Get used to hearing this “defense”…
Former Newsweek and New York Times writer Matt Bai has a column at Yahoo spinning furiously against anyone suggesting the Clintons are too wealthy to be in touch with those “everyday Americans.” His headline was frank: “Hillary Clinton’s not like the rest of us? Good!” Bai hotly disputed Sen. Bernie Sanders for attacking Hillary from the populist left:
In an interview with CNBC’s John Harwood this week, Sanders assailed the party’s presumed nominee, Hillary Clinton, for having accumulated the kind of wealth that can “isolate you from the reality of the world.”…you get the point: Clinton is out of touch with regular Americans because she doesn’t buy used cars or stockpile CVS coupons or save up for Disneyland like the rest of us do.
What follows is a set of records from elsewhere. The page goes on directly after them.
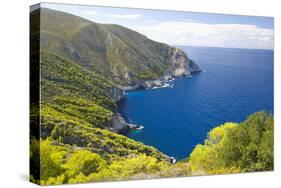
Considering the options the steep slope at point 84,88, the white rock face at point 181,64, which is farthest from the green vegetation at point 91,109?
the white rock face at point 181,64

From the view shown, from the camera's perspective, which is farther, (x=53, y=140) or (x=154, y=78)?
(x=154, y=78)

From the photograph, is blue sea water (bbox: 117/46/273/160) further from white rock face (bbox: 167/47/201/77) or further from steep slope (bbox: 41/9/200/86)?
steep slope (bbox: 41/9/200/86)

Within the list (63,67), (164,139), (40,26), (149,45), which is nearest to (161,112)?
(164,139)

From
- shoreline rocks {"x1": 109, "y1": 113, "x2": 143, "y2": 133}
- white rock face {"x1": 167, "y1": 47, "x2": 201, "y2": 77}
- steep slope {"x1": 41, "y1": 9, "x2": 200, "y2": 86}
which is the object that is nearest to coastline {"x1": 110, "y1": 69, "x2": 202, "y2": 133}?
shoreline rocks {"x1": 109, "y1": 113, "x2": 143, "y2": 133}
To which I would only ask: why on God’s earth would we want a president like us?
Bai wrote the out-of-touch theme has gotten more pronounced as the amount of money in politics has grown. He listed the other multi-millionaires in the race, and then whacked Marco Rubio for not being able to manage his finances without raiding his retirement accounts. (He suggested that made him unworthy of the White House.) Like a disappointed Gore/Kerry voter, he protested:
This is why we have this irritating cliché about the candidate with whom you’d most like to have a beer. It’s why pollsters routinely ask the question about whether their candidate understands “people like me,” then force their clients to go eat at Chipotle or wear a flannel shirt.
The thing is, 20th-century history tells a very different story about what constitutes compassion and what qualifies a president to lead.